We did get a lift back to town with the boss of the dept., which was the only good thing about the whole enterprise. We collected our bags, + headed for the bus station for Ubud bemos, but once again the yellow guide let us down badly.  This time, tho’, the problem was more easily solved – we just took a trike bemo to the right place.  As usual, immediately we arrived there we were besieged by guys wanting us to travel with them – what it is to be popular – but I refused to be hassled + insisted on seeing the vehicle, + even managed to get the price down to below the normal fare – quite an achievement.

It was a short ride – distances are next to nothing in Bali, + then we were in Ubud.  We had chatted with an Oz couple on the bus, + they had told us about a couple of the places in town, + when we arrived, took us to one of them – Tjanderi’s, an Ubud institution, both as a place to eat + stay.  We had a drink there, + then went looking for a place to stay while Val minded the bags.  Tjanderi’s was full, + also slightly seedy, so I don’t know that we would have stayed there.  After looking round, I found a place for 1500 for the 2 of us.  It was only after I returned with Val + the bags that the price went up, so we had to look again.  Fortunately, we ran into a middle-aged Kiwi guy + his family who was staying at a very fine place, or so he said.  And so it proved to be.  A little too fine, in fact, since the proper rate was Rp4000.  It was only after John the Kiwi put a lot of pressure on the caretaker there, + we had almost left, that he came down to Rp3000.  It was very nice tho’ – well worth the money.  It was quite late by now, so soon after we went out to eat, patronising Tjanderi’s + enjoying the food very much, tho’ it was a little spoilt by sitting at the same table as an opinionated, provocative + generally obnoxious Australian.  Fortunately there was also a Swede there – much pleasanter company.

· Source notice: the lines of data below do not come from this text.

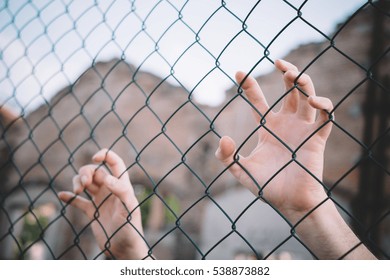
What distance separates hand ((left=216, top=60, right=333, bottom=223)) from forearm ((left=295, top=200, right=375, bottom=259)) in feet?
0.09

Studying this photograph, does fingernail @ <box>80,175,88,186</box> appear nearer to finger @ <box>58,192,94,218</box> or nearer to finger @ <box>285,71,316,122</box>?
finger @ <box>58,192,94,218</box>

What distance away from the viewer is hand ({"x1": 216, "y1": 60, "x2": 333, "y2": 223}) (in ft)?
2.31

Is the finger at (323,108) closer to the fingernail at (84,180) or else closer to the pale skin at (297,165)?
the pale skin at (297,165)

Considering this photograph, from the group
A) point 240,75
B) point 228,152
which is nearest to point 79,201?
point 228,152

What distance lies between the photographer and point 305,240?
748 mm

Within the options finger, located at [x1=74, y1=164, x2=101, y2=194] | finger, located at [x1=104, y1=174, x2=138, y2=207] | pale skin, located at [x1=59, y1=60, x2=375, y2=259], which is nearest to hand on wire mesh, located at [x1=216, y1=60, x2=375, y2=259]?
pale skin, located at [x1=59, y1=60, x2=375, y2=259]

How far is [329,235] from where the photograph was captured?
0.71 metres

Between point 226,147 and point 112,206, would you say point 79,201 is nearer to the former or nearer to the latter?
point 112,206

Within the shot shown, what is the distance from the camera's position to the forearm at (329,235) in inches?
27.9

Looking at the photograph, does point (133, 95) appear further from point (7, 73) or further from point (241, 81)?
point (241, 81)

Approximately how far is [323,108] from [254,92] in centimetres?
19

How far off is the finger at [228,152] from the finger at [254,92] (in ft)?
0.38

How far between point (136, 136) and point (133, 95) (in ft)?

Our encounter with bureaucracy let us down, and all the worse for me apparently railroading Val into making a decision. But actually, on reflection, it was not as though we had a lot of choice. We did need to extend our visas, and the fact that we were coming from the east and hence incurring higher charges was not a situation we could alter. But definitely a good idea to move on from Kuta, which really was the sort of tourist venue we have always tried to avoid, enjoying neither the cost nor the associated culture. Ubud is very much seen as a cultural highspot, so hopefully would be more to our taste.